* _EXERCISE REQUIREMENTS_: The answer consists solely of the lines running from the one with "Nutcracker Ballet Pink Plaid Phone Case" through the final line below, transcribed exactly and without any pictures.
━━━━━ INFORMATION PROVIDED ━━━━━
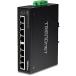 TRENDnet 8-Port Industrial Unmanaged Fast Ethernet DIN-Rail Switch, TI-E80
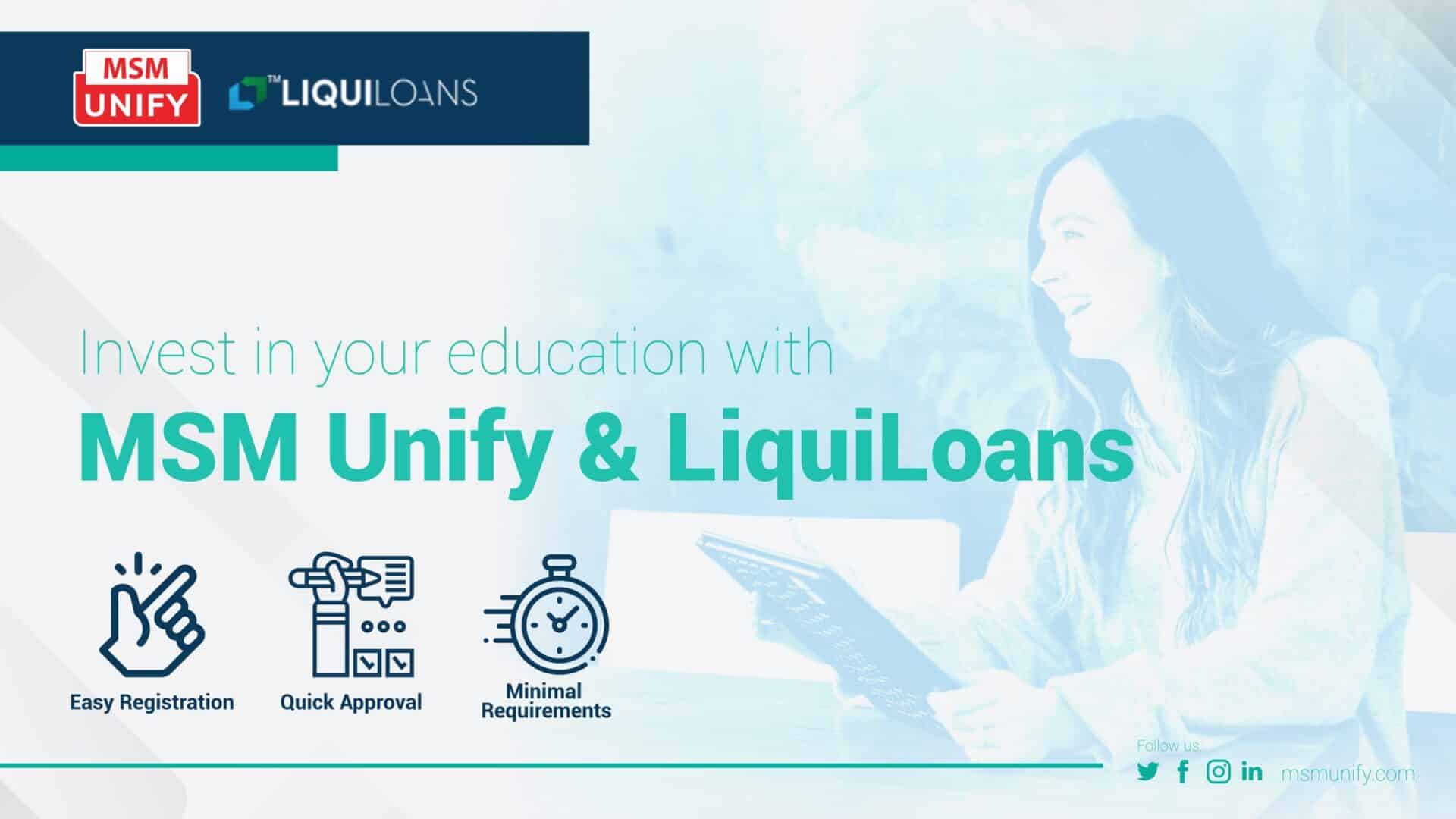 MSM Unify and LiquiLoans Team Up To Provide Quick and Secure Student Loans scaled 1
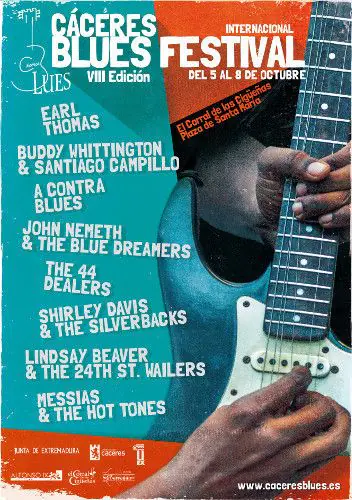 Cartel edicion Caceres Blues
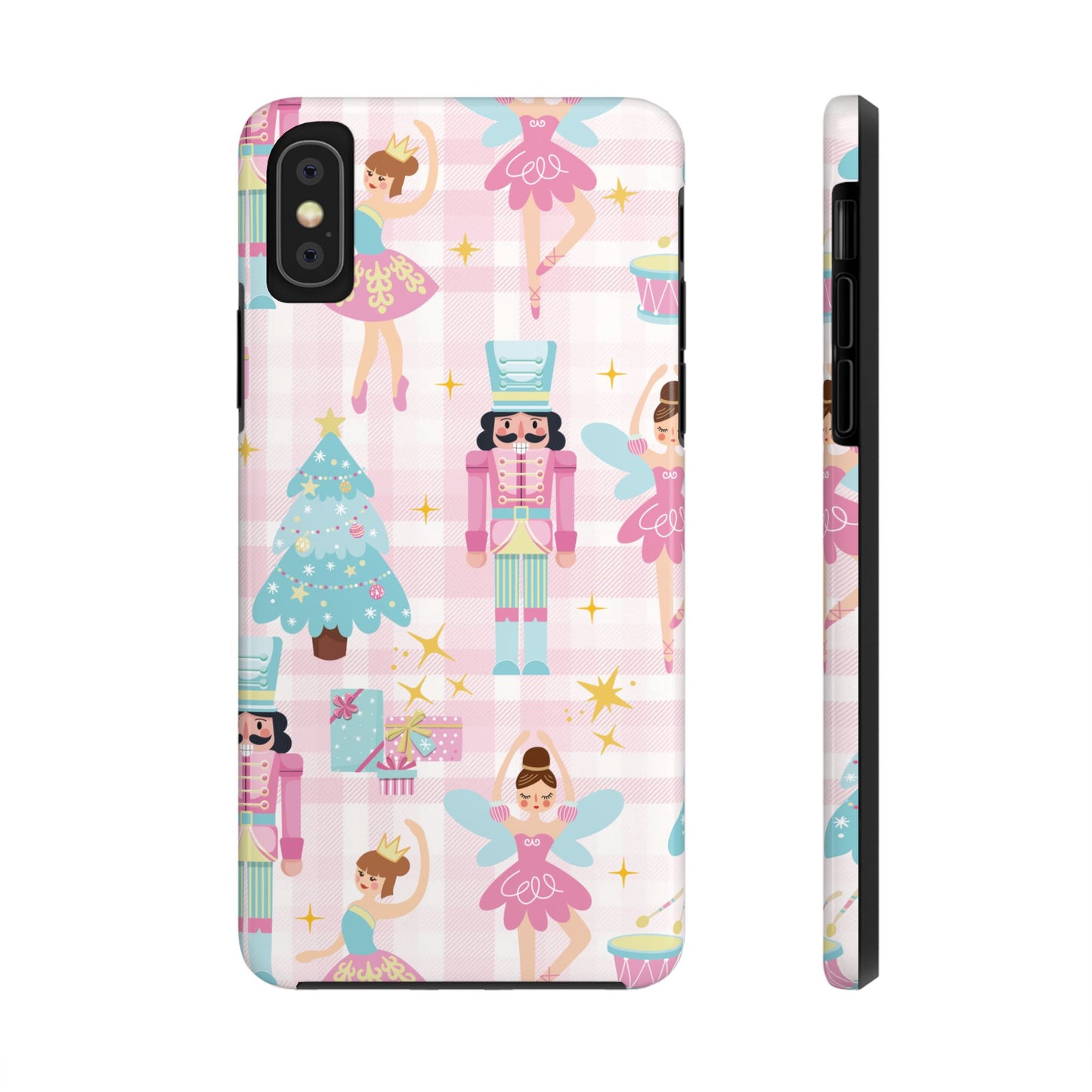 Nutcracker Ballet Pink Plaid Phone Case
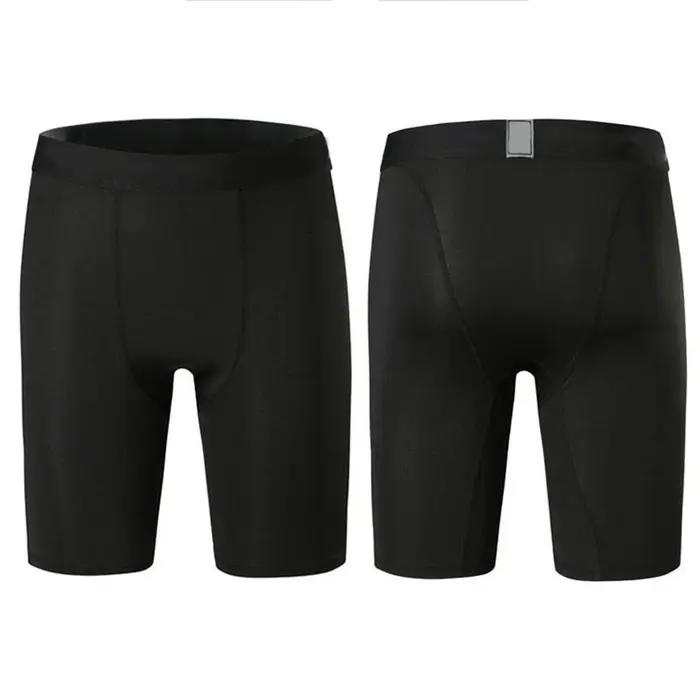 Leggings de sport pour hommes, pantalons de Compression, short quart de basket-ball, séchage rapide,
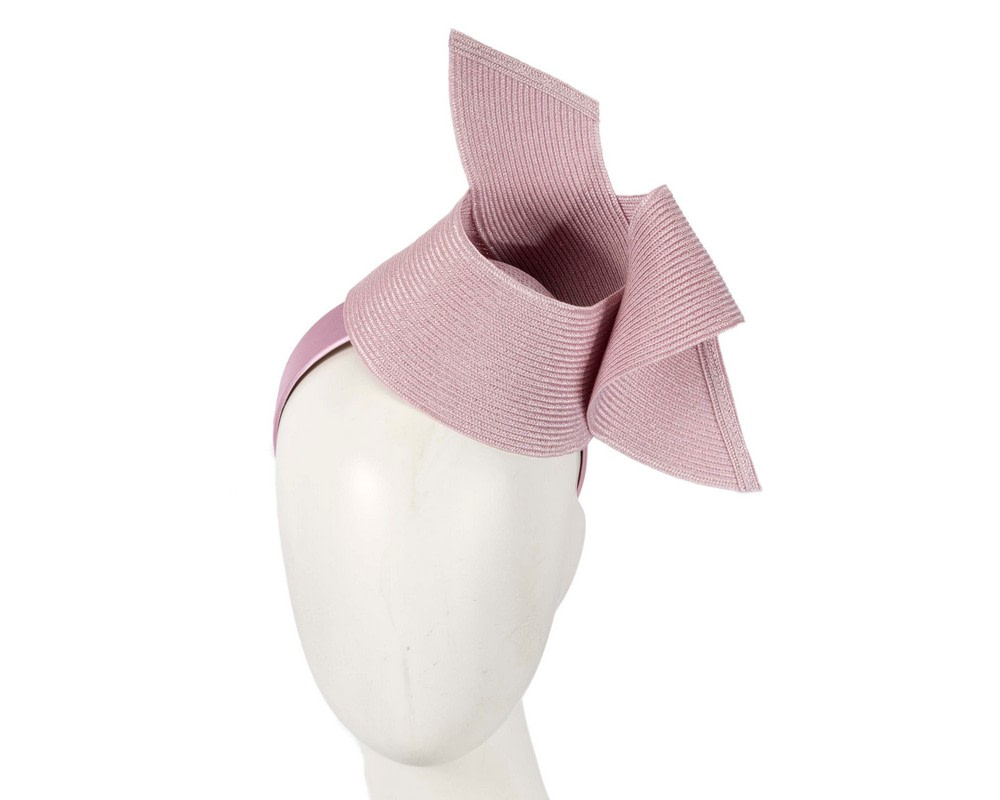 Modern dusty pink fascinator by Max Alexander - Hats From OZ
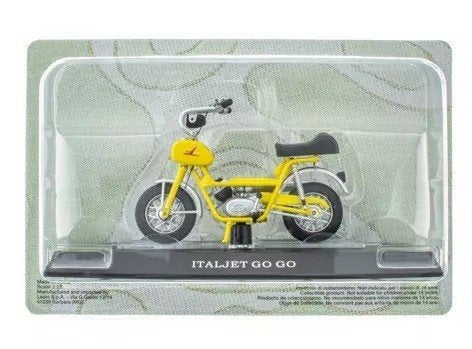 1:18 Leo Models Moto Mobylettes Italie Italjet Go Go yellow, Ophalen of Verzenden, Nieuw, Motoren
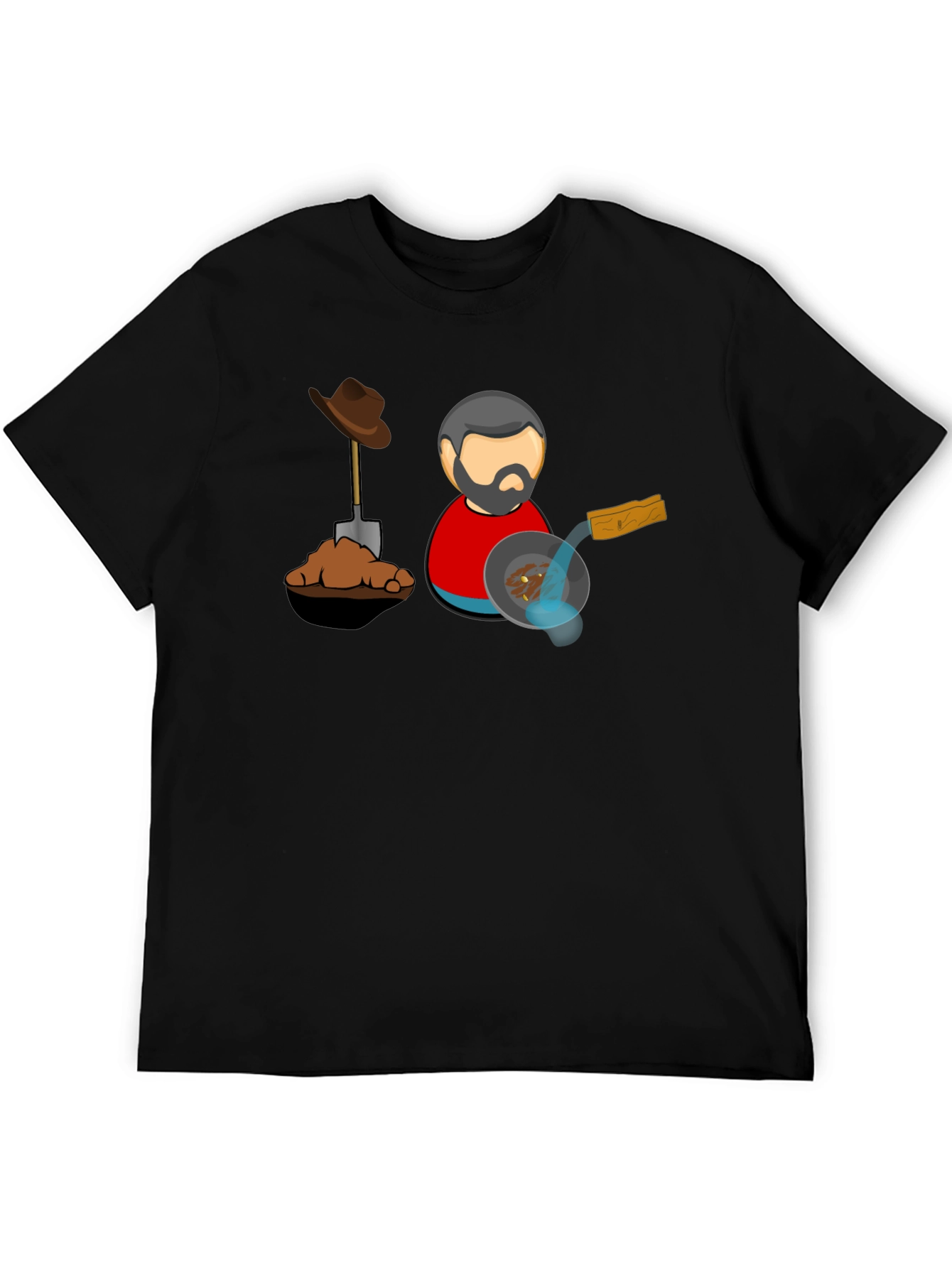 Gold Prospector T-Shirt - Black Cotton Tee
━━━━━
* _EXERCISE OUTPUT_:
 Nutcracker Ballet Pink Plaid Phone Case
 Leggings de sport pour hommes, pantalons de Compression, short quart de basket-ball, séchage rapide,
 Modern dusty pink fascinator by Max Alexander - Hats From OZ
 1:18 Leo Models Moto Mobylettes Italie Italjet Go Go yellow, Ophalen of Verzenden, Nieuw, Motoren
 Gold Prospector T-Shirt - Black Cotton Tee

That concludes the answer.